Yeah well, sometimes the things we do don’t matter right now. Sometimes they matter later. We have to care more about later sometimes, you know.
Two buffers
At first glance, the two methods allocate()
and allocateDirect()
are
very simple. The allocate()
allocates a buffer in the managed heap of
the Java process, a part of this exact space which size is specified
with the Xmx
option. The allocateDirect()
method allocates a buffer
residing outside of the managed heap.
This difference, however, creates a number of significant runtime implications, which I’m going to dive into here. But first, let me start by telling a debugging story where direct byte buffers were the murderer.
The story
Every story needs a protagonist. In this case, the protagonist was a Java application built on top of RSocket, a modern application protocol. Here’s the oversimplified version of the app which you can find on Github. Let’s call this app an echo app. The echo code isn’t trying to do anything complicated, it is a simple echo service built with an awesome rsocket-java library. All it does is spins up a client and a server, where the client sends messages, and the server echoes them back.
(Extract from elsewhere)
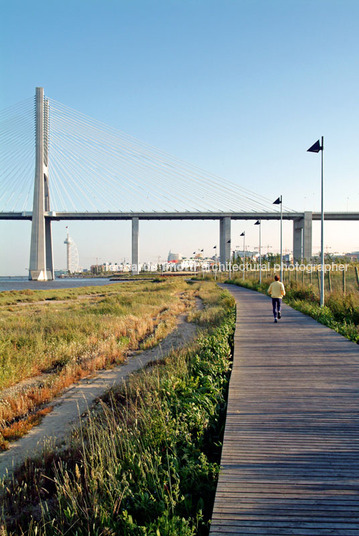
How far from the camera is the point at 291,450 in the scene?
140 inches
var server = RSocketServer.create(echo) //...
var client = RSocketConnector.create() //...
while (true) {
assert Objects.equals(client.send(), client.receive())
}
❗️ | The supporting code for this article is available on Github. You can, and I highly encourage you to, choose to go through each step yourself by cloning the code and running each example with a simple bash script. All measurements were taken on an EC2 AWS m5.large instance. Unless specified otherwise, Java 13 is used. The point of this article is not to show the numbers but rather demonstrate the techniques that you can use to debug your own application. |
---|
The code is useless if it’s just sitting in the repo and doing nothing, so let’s clone the repo and start the app.
git clone https://github.com/SerCeMan/allocatedirect.git
cd allocatedirect && ./start.sh
The app starts, and you should see that the logs are flowing. As expected, now it’s processing a large number of messages. However, if the echo app was exposed to users, they would start noticing significant pauses every now and then. All Java developers know that the first thing to look at in the case of spurious pauses is GC.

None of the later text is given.